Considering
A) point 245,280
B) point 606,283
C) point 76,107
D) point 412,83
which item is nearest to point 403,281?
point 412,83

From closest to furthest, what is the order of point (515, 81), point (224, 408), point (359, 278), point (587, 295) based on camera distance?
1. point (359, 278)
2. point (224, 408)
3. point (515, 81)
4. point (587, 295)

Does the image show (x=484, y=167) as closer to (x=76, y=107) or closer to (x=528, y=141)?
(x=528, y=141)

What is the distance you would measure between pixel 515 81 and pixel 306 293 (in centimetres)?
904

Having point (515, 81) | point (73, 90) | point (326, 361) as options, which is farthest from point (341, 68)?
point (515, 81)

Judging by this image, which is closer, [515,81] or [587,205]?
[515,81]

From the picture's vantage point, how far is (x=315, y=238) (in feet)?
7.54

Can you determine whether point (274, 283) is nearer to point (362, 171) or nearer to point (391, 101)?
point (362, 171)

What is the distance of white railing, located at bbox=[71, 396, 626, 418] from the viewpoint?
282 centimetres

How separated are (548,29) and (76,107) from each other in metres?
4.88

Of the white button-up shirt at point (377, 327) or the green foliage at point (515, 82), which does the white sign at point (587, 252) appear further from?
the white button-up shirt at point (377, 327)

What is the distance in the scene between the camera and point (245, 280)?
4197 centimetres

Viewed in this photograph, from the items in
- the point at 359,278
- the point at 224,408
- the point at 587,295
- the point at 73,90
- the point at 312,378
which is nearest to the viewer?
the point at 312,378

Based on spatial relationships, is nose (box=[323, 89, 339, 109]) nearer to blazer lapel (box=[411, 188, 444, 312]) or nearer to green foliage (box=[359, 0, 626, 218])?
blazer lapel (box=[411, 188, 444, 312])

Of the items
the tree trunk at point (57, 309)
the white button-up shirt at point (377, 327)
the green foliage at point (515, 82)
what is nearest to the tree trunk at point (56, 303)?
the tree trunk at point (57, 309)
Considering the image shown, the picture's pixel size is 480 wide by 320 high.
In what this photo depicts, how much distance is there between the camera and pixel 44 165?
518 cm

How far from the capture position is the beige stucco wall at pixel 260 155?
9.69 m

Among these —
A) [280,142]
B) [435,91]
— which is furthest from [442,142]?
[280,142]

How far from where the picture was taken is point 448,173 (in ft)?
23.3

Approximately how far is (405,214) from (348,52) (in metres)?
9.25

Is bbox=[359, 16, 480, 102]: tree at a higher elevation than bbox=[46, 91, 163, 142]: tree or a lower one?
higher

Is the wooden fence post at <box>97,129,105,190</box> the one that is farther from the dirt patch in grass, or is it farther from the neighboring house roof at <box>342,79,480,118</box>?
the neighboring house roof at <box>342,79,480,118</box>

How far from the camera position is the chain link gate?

____

◆ **WRITTEN EXERCISE**: Please print all of the rows above again, word for word and in the same order, without answering any of them.

◆ **CORRECT ANSWER**:
Considering
A) point 245,280
B) point 606,283
C) point 76,107
D) point 412,83
which item is nearest to point 403,281?
point 412,83

From closest to furthest, what is the order of point (515, 81), point (224, 408), point (359, 278), point (587, 295) based on camera distance?
1. point (359, 278)
2. point (224, 408)
3. point (515, 81)
4. point (587, 295)

Does the image show (x=484, y=167) as closer to (x=76, y=107) or closer to (x=528, y=141)?
(x=528, y=141)

What is the distance you would measure between pixel 515 81 and pixel 306 293 (in centimetres)?
904

Having point (515, 81) | point (73, 90) | point (326, 361) as options, which is farthest from point (341, 68)?
point (515, 81)

Judging by this image, which is closer, [515,81] or [587,205]?
[515,81]

From the picture's vantage point, how far is (x=315, y=238) (in feet)?
7.54

Can you determine whether point (274, 283) is nearer to point (362, 171) or nearer to point (391, 101)?
point (362, 171)

What is the distance of white railing, located at bbox=[71, 396, 626, 418] from the viewpoint?
282 centimetres

How separated are (548,29) and (76,107) from each other in metres?
4.88

Of the white button-up shirt at point (377, 327) or the green foliage at point (515, 82), which does the white sign at point (587, 252) appear further from?
the white button-up shirt at point (377, 327)

What is the distance in the scene between the camera and point (245, 280)?
4197 centimetres

Viewed in this photograph, from the items in
- the point at 359,278
- the point at 224,408
- the point at 587,295
- the point at 73,90
- the point at 312,378
which is nearest to the viewer?
the point at 312,378

Based on spatial relationships, is nose (box=[323, 89, 339, 109]) nearer to blazer lapel (box=[411, 188, 444, 312]) or nearer to green foliage (box=[359, 0, 626, 218])?
blazer lapel (box=[411, 188, 444, 312])

Of the items
the tree trunk at point (57, 309)
the white button-up shirt at point (377, 327)
the green foliage at point (515, 82)
what is nearest to the tree trunk at point (56, 303)?
the tree trunk at point (57, 309)
Considering the image shown, the picture's pixel size is 480 wide by 320 high.
In what this photo depicts, how much distance is there between the camera and pixel 44 165?
518 cm

How far from the capture position is the beige stucco wall at pixel 260 155?
9.69 m

Among these —
A) [280,142]
B) [435,91]
— which is furthest from [442,142]?
[280,142]

How far from where the picture was taken is point 448,173 (in ft)?
23.3

Approximately how far is (405,214) from (348,52) (in metres)?
9.25

Is bbox=[359, 16, 480, 102]: tree at a higher elevation than bbox=[46, 91, 163, 142]: tree or a lower one?
higher

Is the wooden fence post at <box>97,129,105,190</box> the one that is farther from the dirt patch in grass, or is it farther from the neighboring house roof at <box>342,79,480,118</box>?
the neighboring house roof at <box>342,79,480,118</box>

How far from the camera position is the chain link gate?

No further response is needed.